Group 9. Blends, describing the economic consequences of the pandemic of COVID-19 (3 lexemes):

  • pancession (pandemic + recession): a pandemic-associated widespread economic recession [17];
  • shecession (she + recession): coronavirus-induced economic recession that affects mostly women;
  • spendemic (spending + pandemic): a dramatic increase in online shopping by those confined during the coronavirus crisis [17].

Group 10. Blends, referring to the new language created under the influence of COVID-19 (3 lexemes):

  • coronacronym (corona + acronym): acronym related to COVID-19;
  • coroneologism (corona + neologism): neologism related to COVID-19;
  • covidictionary (COVID + dictionary): the language of COVID-19.

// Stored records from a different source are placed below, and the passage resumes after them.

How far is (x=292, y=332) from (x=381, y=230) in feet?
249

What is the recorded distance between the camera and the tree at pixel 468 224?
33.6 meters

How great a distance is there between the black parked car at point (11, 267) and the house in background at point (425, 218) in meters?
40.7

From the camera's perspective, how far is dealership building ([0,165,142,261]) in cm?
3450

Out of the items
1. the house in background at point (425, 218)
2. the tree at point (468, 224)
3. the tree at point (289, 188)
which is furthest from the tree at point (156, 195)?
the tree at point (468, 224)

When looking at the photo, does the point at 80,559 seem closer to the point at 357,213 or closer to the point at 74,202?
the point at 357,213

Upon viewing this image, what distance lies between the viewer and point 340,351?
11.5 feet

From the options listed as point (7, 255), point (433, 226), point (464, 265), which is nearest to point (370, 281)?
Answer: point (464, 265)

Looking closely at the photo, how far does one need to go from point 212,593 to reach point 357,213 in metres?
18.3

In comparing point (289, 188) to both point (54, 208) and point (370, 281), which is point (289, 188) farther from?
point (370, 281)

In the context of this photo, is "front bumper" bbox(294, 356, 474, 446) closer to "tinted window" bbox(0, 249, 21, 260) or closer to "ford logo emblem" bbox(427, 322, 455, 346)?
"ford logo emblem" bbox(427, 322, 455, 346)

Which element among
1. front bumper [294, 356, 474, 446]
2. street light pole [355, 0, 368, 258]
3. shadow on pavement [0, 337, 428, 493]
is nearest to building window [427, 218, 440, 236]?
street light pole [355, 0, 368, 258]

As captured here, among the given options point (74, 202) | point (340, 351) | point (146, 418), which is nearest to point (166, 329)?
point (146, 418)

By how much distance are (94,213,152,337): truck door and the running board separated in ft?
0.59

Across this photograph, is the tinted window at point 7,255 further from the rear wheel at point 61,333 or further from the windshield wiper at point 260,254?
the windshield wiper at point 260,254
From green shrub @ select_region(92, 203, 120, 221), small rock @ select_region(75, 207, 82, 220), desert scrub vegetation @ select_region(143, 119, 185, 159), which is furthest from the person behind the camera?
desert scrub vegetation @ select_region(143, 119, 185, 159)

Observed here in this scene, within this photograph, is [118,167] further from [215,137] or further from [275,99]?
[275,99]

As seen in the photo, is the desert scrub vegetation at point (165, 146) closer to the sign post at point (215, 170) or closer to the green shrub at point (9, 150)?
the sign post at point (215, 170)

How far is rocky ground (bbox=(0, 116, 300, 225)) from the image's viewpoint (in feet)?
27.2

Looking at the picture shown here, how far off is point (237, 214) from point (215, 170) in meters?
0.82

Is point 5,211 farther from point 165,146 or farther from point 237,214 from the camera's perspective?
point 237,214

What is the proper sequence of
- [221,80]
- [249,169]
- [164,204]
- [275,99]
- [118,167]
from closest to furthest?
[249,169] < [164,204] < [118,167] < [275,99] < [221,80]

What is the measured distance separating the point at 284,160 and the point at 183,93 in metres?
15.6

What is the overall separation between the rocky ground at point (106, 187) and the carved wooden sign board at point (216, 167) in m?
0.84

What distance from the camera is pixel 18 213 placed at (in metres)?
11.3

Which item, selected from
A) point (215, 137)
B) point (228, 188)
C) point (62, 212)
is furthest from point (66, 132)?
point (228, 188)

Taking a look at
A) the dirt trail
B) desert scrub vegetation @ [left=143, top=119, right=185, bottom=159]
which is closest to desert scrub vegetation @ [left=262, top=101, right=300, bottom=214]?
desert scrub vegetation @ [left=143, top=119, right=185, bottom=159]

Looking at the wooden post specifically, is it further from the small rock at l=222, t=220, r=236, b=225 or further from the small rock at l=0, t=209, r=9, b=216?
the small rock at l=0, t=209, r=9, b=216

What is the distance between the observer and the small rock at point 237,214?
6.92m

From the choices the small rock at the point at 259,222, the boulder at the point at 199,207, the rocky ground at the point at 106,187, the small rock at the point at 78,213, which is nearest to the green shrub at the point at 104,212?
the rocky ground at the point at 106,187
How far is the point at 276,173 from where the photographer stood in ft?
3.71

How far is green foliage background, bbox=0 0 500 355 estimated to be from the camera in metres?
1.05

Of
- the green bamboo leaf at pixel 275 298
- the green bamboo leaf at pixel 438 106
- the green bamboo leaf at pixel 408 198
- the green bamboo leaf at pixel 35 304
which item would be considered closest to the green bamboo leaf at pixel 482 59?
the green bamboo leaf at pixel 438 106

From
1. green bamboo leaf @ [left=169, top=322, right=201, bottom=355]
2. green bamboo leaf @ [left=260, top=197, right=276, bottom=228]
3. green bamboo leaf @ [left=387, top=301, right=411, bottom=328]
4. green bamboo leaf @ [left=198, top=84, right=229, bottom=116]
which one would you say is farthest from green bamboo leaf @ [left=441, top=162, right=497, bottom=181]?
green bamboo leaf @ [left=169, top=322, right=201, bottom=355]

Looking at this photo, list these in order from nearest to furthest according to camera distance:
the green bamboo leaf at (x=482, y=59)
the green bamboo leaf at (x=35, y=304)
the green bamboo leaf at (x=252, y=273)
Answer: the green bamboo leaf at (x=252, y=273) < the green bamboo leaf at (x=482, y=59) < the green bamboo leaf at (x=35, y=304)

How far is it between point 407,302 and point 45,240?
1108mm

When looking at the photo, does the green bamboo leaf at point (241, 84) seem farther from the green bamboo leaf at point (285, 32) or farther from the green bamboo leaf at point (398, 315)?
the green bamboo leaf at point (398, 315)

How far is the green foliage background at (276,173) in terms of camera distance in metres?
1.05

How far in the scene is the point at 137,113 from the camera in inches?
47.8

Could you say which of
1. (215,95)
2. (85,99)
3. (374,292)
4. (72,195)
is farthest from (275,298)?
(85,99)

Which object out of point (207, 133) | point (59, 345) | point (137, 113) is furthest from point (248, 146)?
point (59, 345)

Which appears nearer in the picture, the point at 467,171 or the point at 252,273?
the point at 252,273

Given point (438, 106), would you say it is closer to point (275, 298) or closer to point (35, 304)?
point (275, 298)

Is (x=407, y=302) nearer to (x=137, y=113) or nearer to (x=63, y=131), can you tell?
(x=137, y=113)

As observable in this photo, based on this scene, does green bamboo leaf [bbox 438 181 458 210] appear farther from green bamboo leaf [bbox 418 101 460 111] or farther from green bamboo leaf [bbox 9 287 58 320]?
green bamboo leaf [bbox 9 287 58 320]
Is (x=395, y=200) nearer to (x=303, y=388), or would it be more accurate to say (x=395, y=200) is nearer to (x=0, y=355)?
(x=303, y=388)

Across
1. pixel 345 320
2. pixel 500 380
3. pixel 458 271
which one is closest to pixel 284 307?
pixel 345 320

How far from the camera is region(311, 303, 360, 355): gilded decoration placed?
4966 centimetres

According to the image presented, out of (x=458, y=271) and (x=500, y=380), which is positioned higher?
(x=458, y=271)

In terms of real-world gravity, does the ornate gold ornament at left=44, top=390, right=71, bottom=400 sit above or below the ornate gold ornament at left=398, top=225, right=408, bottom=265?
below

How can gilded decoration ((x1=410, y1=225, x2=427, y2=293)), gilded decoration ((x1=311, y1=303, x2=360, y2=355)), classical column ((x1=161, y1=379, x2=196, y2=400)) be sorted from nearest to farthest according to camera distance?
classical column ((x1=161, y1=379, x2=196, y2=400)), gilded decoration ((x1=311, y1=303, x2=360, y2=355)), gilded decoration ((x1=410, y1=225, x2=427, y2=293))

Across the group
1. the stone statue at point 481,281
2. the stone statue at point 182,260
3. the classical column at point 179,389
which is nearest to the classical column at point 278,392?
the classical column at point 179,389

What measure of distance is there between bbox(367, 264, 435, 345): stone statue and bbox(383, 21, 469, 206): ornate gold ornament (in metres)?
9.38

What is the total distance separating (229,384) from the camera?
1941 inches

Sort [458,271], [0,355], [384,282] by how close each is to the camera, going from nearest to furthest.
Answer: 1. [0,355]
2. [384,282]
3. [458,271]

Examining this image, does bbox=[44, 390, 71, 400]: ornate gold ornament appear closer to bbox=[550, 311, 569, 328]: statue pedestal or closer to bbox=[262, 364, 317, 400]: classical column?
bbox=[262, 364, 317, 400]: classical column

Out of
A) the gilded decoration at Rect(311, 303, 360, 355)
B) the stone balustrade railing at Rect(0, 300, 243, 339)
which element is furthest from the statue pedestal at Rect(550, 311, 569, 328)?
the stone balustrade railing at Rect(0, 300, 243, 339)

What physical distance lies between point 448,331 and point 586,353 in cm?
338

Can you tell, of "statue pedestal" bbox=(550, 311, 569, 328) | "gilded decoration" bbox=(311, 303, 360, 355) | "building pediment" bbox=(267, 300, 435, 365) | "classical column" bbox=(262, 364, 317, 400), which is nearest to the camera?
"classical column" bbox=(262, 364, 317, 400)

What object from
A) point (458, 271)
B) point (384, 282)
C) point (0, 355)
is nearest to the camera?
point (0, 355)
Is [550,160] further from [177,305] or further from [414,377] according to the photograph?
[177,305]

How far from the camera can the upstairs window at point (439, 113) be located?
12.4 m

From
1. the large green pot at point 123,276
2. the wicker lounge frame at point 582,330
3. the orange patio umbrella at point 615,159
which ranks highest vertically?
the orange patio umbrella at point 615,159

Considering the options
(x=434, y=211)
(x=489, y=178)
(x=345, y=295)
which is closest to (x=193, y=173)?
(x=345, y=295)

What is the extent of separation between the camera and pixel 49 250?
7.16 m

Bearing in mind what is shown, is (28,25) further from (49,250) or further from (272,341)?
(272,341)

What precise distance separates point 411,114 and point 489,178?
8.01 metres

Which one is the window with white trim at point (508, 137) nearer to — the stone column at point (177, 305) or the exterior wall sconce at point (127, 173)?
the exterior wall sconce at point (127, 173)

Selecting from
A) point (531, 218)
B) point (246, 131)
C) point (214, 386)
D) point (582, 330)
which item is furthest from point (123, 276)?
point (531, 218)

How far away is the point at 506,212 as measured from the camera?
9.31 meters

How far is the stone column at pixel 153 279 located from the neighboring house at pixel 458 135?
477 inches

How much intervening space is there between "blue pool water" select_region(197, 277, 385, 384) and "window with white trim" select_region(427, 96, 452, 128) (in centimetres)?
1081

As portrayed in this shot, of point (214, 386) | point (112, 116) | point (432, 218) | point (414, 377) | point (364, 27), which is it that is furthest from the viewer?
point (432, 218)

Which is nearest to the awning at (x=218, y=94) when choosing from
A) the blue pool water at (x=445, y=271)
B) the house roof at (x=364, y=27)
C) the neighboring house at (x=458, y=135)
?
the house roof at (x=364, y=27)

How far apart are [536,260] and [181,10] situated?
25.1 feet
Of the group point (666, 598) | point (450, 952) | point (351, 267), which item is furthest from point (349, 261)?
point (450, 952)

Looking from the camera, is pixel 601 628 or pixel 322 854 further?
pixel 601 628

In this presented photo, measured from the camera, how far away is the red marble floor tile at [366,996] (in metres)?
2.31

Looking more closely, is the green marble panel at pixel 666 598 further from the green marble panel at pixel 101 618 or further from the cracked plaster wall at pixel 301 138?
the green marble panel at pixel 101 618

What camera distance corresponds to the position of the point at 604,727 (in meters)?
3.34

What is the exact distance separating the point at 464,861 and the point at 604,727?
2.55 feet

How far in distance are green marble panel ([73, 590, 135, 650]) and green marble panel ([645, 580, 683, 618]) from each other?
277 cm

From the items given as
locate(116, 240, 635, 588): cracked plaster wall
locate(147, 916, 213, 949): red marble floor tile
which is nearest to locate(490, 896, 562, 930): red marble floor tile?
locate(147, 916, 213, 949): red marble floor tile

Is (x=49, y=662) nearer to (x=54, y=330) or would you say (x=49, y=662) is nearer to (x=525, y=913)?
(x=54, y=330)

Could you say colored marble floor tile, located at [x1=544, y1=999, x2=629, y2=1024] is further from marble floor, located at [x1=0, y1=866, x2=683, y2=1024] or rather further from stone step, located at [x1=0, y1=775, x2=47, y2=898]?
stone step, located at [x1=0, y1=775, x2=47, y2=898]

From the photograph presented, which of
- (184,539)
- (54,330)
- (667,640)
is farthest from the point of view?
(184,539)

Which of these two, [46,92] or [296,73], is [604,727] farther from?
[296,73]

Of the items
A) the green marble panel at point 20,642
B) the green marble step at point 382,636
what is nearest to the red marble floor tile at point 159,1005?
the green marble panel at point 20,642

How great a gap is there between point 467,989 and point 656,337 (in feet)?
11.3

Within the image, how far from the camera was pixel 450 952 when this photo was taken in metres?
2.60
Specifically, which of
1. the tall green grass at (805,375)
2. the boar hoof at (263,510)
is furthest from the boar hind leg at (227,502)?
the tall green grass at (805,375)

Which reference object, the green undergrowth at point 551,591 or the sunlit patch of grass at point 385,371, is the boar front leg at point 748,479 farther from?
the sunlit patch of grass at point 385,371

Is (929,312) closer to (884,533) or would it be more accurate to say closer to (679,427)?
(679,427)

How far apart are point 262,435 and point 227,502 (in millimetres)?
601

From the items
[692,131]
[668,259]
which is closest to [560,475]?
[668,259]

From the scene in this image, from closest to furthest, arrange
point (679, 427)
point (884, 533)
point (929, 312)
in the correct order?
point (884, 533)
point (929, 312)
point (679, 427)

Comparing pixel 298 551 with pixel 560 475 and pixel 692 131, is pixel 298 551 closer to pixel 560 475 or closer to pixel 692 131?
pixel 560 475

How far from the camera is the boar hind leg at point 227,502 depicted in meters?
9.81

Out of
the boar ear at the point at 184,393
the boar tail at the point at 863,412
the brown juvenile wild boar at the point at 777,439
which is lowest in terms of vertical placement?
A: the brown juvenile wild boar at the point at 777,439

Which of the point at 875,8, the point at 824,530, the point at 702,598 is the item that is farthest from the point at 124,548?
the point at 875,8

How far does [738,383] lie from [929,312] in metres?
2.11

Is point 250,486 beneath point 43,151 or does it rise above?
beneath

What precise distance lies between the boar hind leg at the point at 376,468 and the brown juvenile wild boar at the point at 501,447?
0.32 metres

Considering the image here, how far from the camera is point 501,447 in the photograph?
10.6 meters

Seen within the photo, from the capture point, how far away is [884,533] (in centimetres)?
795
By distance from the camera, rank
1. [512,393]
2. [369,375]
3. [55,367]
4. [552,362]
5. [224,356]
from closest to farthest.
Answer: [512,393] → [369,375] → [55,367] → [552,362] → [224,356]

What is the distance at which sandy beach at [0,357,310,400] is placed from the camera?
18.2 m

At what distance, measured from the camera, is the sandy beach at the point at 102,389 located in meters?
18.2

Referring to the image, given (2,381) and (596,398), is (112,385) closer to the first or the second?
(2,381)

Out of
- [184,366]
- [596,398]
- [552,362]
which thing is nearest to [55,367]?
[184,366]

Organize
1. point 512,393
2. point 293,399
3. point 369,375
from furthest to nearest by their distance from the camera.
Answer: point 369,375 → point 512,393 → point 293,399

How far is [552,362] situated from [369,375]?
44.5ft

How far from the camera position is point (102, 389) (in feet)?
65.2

Group 11. Blends, naming the anticipated end of COVID-19 lockdowns (2 lexemes):

  • loxit (lockdown + exit): the process of exiting from lockdown [17];
  • covexit (COVID + exit): the process of gradually relaxing and removing the restrictions on public life imposed by governments in response to the Coronavirus crisis [15]. 
Conclusion

Major changes that happen in the society and especially social crises, disasters and wars are always reflected in the language. The pandemic of COVID-19, which has brought loss and disruption to the people worldwide, also engendered an immense surge in linguistic creativity. Blends can be considered one of the most original types of neologisms related to COVID-19. Among English ‘coroneologisms’ there are blends describing people’s transformed lifestyles during lockdowns, feeling of anxiety and stress people experienced during the pandemic, new technologies assisting in remote work and distance learning, reproachful names for unwise people flaunting COVID restrictions, and many others.

Many of these blends were created by journalists or used on social media. These lexical formations are often playful and witty, and their main function is catching the attention of the reader or listener. Using a certain shared jargon, employing humour to narrate frightening or tragic reality may help people deal with fear and grief, create a sense of unity and a bond between participants of communication; thus, blends and other ‘coroneologisms’ serve an important social function. 

Конфликт интересов Не указан. Conflict of Interest None declared.